# [PASSAGE FOR REVIEW]

In 2000, a United Nations General Assembly summit established the Millennium Development Goals for Africa and other poor countries. The primary goal is to cut poverty, hunger and illness by 50% in 175 of the poorest countries by 2015. The summit recognized that the responsibility for achieving this goal is shared by developing and developed countries but placed the primary responsibility on the developing countries.

In July 2003, admittedly only three years into the 15-year effort, the UN Development Program issued a report regarding the 175 countries targeted in the Millennium Development Goals. This report brings the sobering reality reflected in the above facts into even starker focus. It says:

§ Progress in 31 of the 175 countries has stalled or reversed
§ Based on current economic trends, 20 of these countries will not halve poverty until 2147 and will not overcome poverty before 2165, the same time that they’re projected to cut childhood mortality rates by two-thirds
§ 54 of these nations are poorer than they were in 1990, 20 of which are in Sub-Saharan Africa and 17 of which are in East Europe and the Commonwealth of Independent States
§ 21 of these countries have greater hunger than in 1990
§ 14 of the countries have an increased rate of children dying before age five
§ In 12 of these countries, primary school enrollment has declined

The conditions noted above are so remote from ours that it’s hard to take them in and accept the fact that they represent the daily reality for not millions but billions of fellow human beings. There is no silver bullet for poverty and money won’t solve all the problems. As I’ve mentioned previously, the fair and effective redistribution of wealth is a huge challenge and one of the greatest challenges comes from rampant corruption in the governments of the underdeveloped and developing countries; there are times when they are their worst enemy. Dictators in Africa have inflicted more suffering or more people than a Saddam Hussein could even think about.

# [PROVIDED DATA]
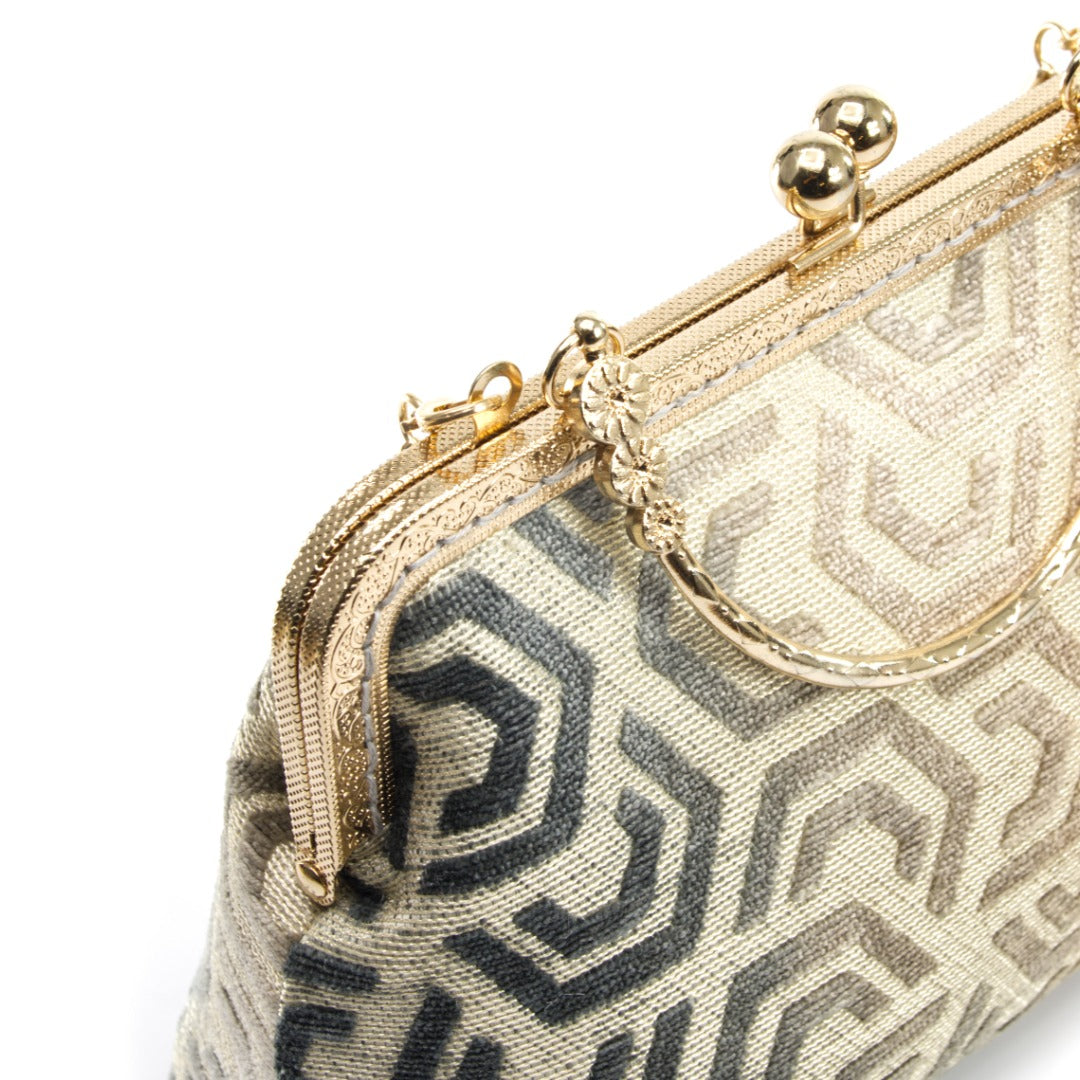 BETTY BOOP bag - luminal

# [REQUEST A]
Using the text on the Millennium Development Goals, rewrite the part that opens with the words containing "The conditions noted" and closes with "even think about.", changing "rampant corruption" to "widespread corruption".
# [REQUEST B]
According to the text on the Millennium Development Goals, based on current economic trends, in what year will 20 of the targeted countries halve poverty?

# [PROBLEM SOLUTION A]
The conditions noted above are so remote from ours that it’s hard to take them in and accept the fact that they represent the daily reality for not millions but billions of fellow human beings. There is no silver bullet for poverty and money won’t solve all the problems. As I’ve mentioned previously, the fair and effective redistribution of wealth is a huge challenge and one of the greatest challenges comes from widespread corruption in the governments of the underdeveloped and developing countries; there are times when they are their worst enemy. Dictators in Africa have inflicted more suffering or more people than a Saddam Hussein could even think about.

# [PROBLEM SOLUTION B]
2147